Since this code falls under a liberal ASF license, there is no warranty or guarantee of support. Additionally, since the development work we're pursuing isn't yet needing to pull data in from this service this code has been "hibernating" a bit. This is a nice way of saying it may not work, and we're not yet in a position to improve/fix the code base. However if you get it running please let us know, and when we come back here we will endeavor to update this README accordingly.
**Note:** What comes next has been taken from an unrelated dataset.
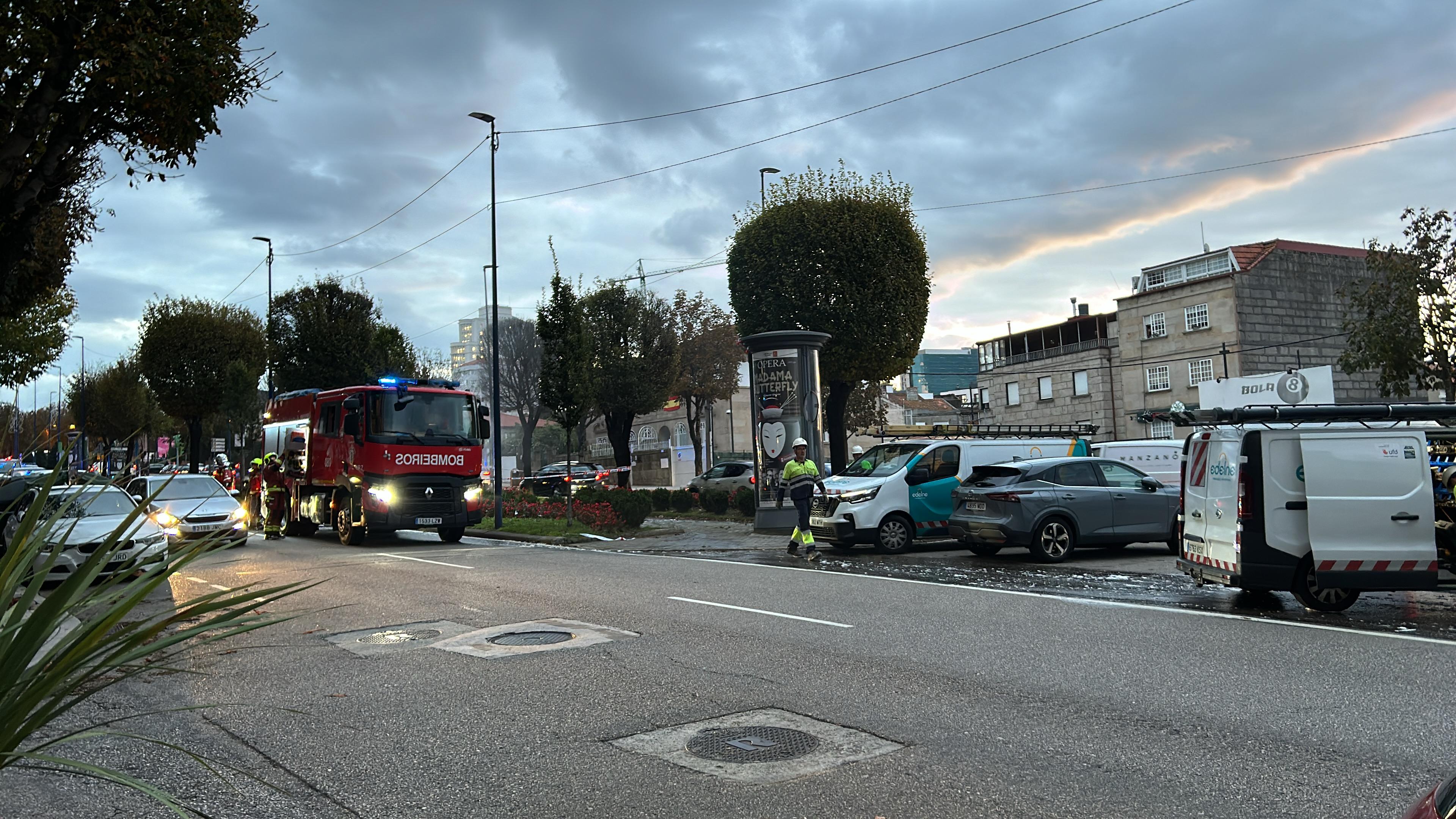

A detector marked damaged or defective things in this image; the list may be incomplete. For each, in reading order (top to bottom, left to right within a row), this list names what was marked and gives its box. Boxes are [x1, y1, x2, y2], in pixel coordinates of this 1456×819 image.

damaged white van [1171, 406, 1456, 610]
So stay tuned...

Key Dependencies

  • PyEdgar - used to interface with the SEC's EDGAR repository
  • SQLite - helps all utilities and the RESTful service quickly and expressively respond to interactions with the other elements to find appropriate company data
  • Flask and associated utilities - used to realize the RESTful service
  • nginx - enables hosting of the RESTful service

Utilities

  • mkdbcache.py - through PyEdgar interacts withe SEC EDGAR repository, and generates a SQLite database cache file which can be used by other utilities
  • falsh.py - allows a command shell interaction with the SQLite database cache file enabling from simple to expressive queries.
  • cutils.py - a set of common helper functions and utilities used by other functions

RESTful Service

  • edgar_svc.py - implements a RESTful service with 3 API calls available to ensure that an eventual end user can find information about a potential company they are interested in.

Usage for mkdbcache.py

usage: mkdbcache.py [-h] [--cleanall] [--cleandb] [--cleancache] [--getmaster]
                    [--year Y] [--verbose {50,40,30,20,10}]
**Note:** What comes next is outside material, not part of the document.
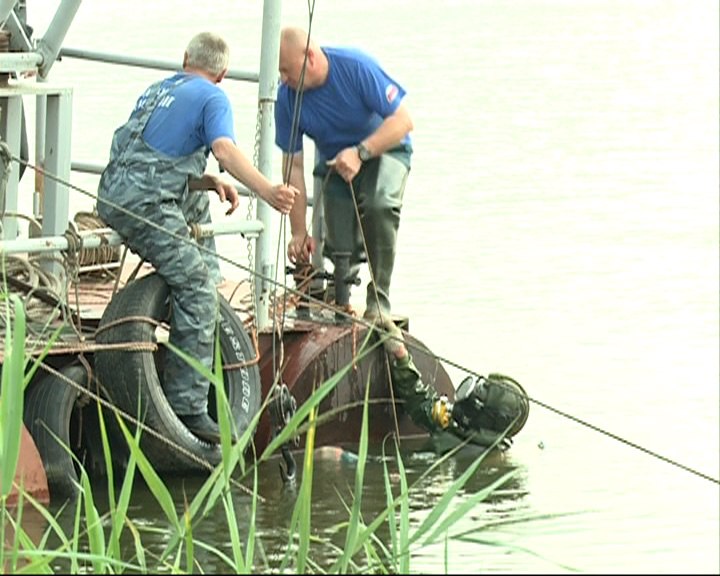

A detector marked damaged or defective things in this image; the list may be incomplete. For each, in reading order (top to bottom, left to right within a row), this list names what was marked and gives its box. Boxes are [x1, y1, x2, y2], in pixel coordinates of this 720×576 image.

rusted metal surface [6, 424, 50, 508]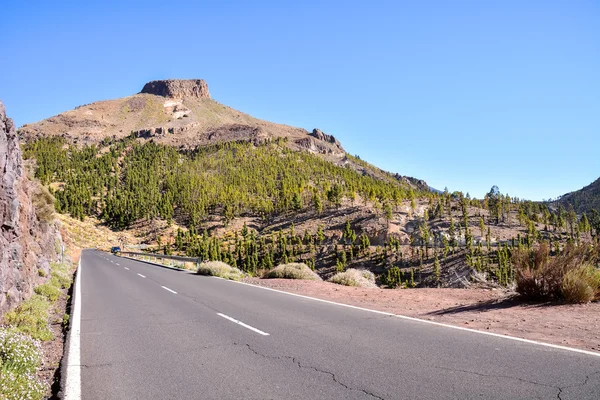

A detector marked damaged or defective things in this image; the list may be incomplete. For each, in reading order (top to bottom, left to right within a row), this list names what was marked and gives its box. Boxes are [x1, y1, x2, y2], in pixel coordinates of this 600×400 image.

crack in asphalt [239, 342, 384, 398]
A utility to create a db cache for select SEC edgar data.

optional arguments:
  -h, --help            show this help message and exit
  --cleanall, -a        Clean up the cache files and db cache and exit.
  --cleandb, -d         Clean up the db cache only and exit.
  --cleancache, -c      Clean up the cache files only and exit.
  --getmaster, -g       Get the master.gz files only and exit.
  --year Y, -y Y        Define the year to start from, defaults to 2010.
  --verbose {50,40,30,20,10}, -v {50,40,30,20,10}
                        Set the logging verbosity.
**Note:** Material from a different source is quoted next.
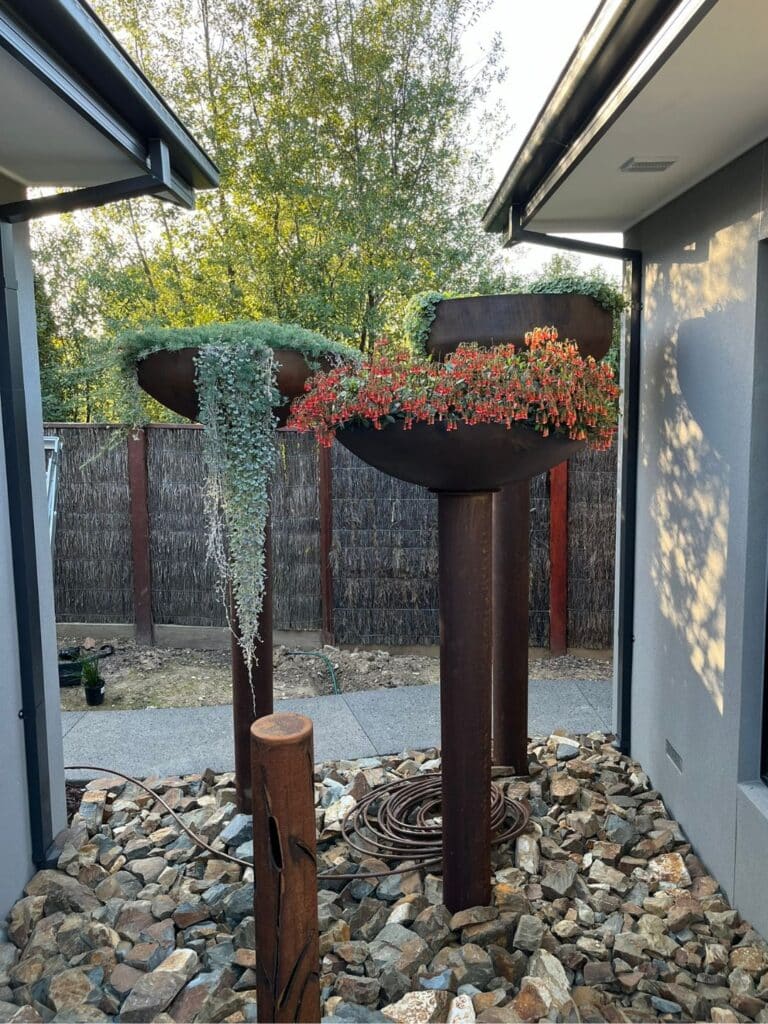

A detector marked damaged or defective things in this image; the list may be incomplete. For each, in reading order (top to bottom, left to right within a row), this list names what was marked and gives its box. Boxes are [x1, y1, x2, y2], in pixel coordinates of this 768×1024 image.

Example syntax and usage for falsh.py

falsh> help

Documented commands (type help <topic>):
________________________________________
exit  get10kurl  getfilings  getheaders  help

falsh> help getfilings

getcompanies [company name OR string]
Query either a company name or partial name.
falsh> help get10kurl

get10kurl [https://...html]
Retrieve and print the URL for the 10k filing taking in the
URL from the 10k index HTML file.
falsh> help getheaders

getheaders [cik:accession]
Retrieve and print the headers for the document described by
CIK:Accession.
falsh> 

Example 'getfilings' query and result for the company "google".

falsh> getfilings google
{1288776: {'10-K': [[2,
                     11,
                     2016,
                     '0001652044-16-000012',
                     'https://www.sec.gov/Archives/edgar/data/1288776/000165204416000012/',
                     'https://www.sec.gov/Archives/edgar/data/1288776/000165204416000012/0001652044-16-000012-index.html']],
           '10-K/A': [[3,
                       29,
                       2016,
                       '0001193125-16-520367',
                       'https://www.sec.gov/Archives/edgar/data/1288776/000119312516520367/',
                       'https://www.sec.gov/Archives/edgar/data/1288776/000119312516520367/0001193125-16-520367-index.html']],
           'name': 'GOOGLE INC.'}}

Example 'getheaders' query for the 2016 10-K filing.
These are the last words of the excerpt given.